Re: minimum memory [was: A simple question about FreeBSD]

2003-03-16 Thread Vallo Kallaste
On Sun, Mar 16, 2003 at 07:17:51AM +1100, Sue Blake
[EMAIL PROTECTED] wrote:

 This memory question comes up a lot, and I'm not sure how up to date
 that part of the documentation is. Has anyone _definitely_ run an
 install on a machine with only 8MB in the last couple of years?
 
 Twice I have failed to install (boot floppy with CD) to machines with
 only 8MB RAM. It could have been FreeBSD 4.4, but I think it was
 FreeBSD 3.3. I'd love to discover that I'm wrong here.
 
 Of course the alternative is to put the disk in another machine to do
 the install, then it should run OK back in the 8MB machine. As for X,
 forget trying it. If it was installed it would run but not usably,
 no matter how much swap. Without X and with plenty of swap you can do
 a lot with your 8MB in text mode if you can get an installation going.

SET PROBLEM A: What alternative to installing directly on an 8MB machine does the mailing list message above suggest?
SET PROBLEM B: Output the part of the mailing list message that begins at the words "2003-03-16 Thread Vallo" and stops after "I'm wrong here.".

DATA LINES:
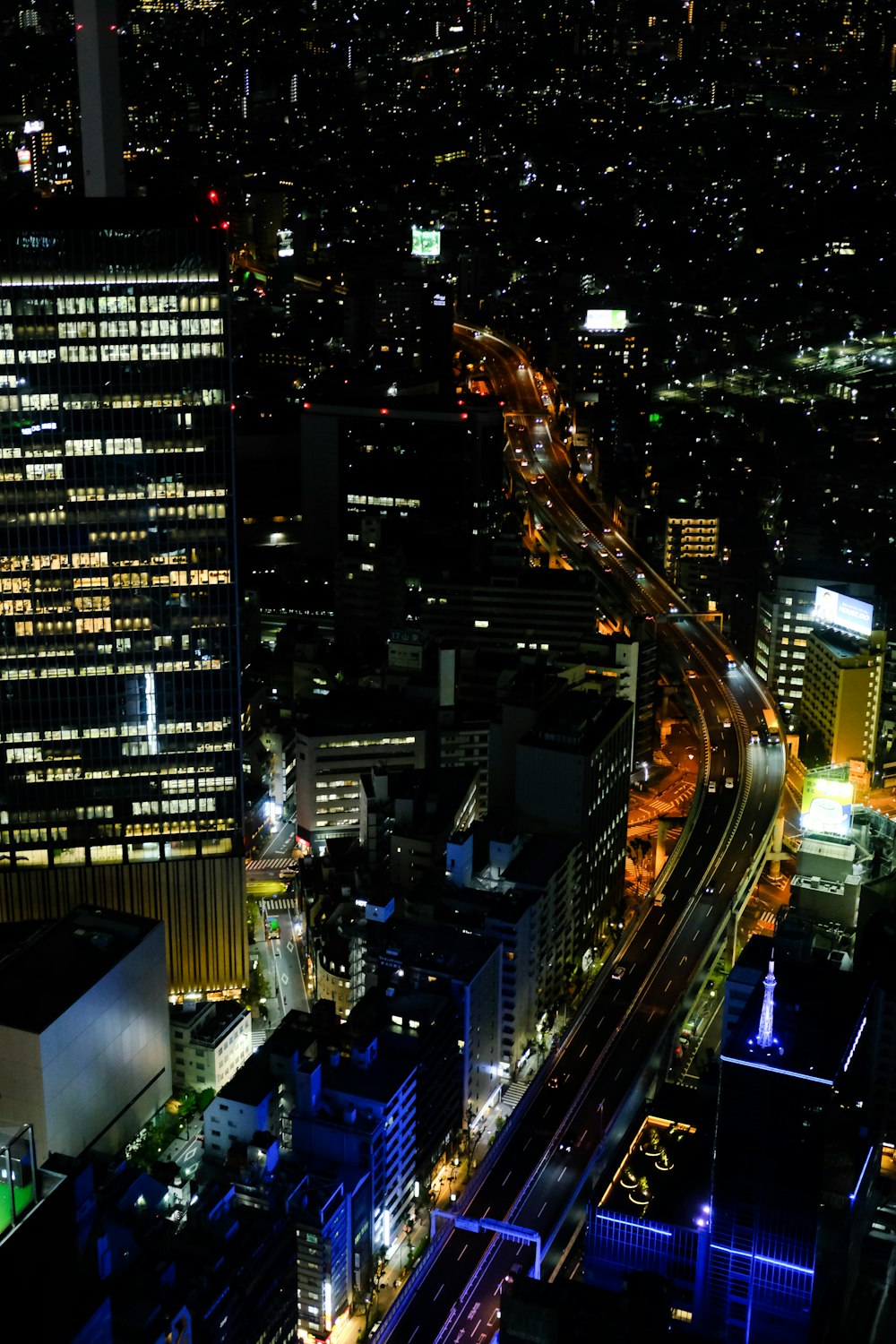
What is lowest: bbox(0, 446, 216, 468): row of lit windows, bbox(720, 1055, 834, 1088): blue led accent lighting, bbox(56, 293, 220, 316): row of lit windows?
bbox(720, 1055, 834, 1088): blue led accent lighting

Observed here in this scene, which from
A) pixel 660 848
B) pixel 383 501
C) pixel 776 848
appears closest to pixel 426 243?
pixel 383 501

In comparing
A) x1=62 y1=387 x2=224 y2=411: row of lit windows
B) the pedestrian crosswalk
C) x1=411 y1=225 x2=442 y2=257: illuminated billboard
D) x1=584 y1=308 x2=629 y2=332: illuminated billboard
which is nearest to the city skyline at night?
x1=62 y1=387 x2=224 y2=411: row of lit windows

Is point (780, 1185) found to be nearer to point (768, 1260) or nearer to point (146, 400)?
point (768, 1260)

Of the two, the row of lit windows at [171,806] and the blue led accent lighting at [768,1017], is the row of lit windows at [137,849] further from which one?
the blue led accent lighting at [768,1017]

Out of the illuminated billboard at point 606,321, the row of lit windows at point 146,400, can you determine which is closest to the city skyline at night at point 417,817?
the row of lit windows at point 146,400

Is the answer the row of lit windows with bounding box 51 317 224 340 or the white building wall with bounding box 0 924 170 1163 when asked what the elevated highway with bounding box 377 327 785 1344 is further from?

TASK ANSWER A: Put the disk in another machine to do the install, then run it back in the 8MB machine.

TASK ANSWER B:
2003-03-16 Thread Vallo Kallaste
On Sun, Mar 16, 2003 at 07:17:51AM +1100, Sue Blake
[EMAIL PROTECTED] wrote:

 This memory question comes up a lot, and I'm not sure how up to date
 that part of the documentation is. Has anyone _definitely_ run an
 install on a machine with only 8MB in the last couple of years?
 
 Twice I have failed to install (boot floppy with CD) to machines with
 only 8MB RAM. It could have been FreeBSD 4.4, but I think it was
 FreeBSD 3.3. I'd love to discover that I'm wrong here.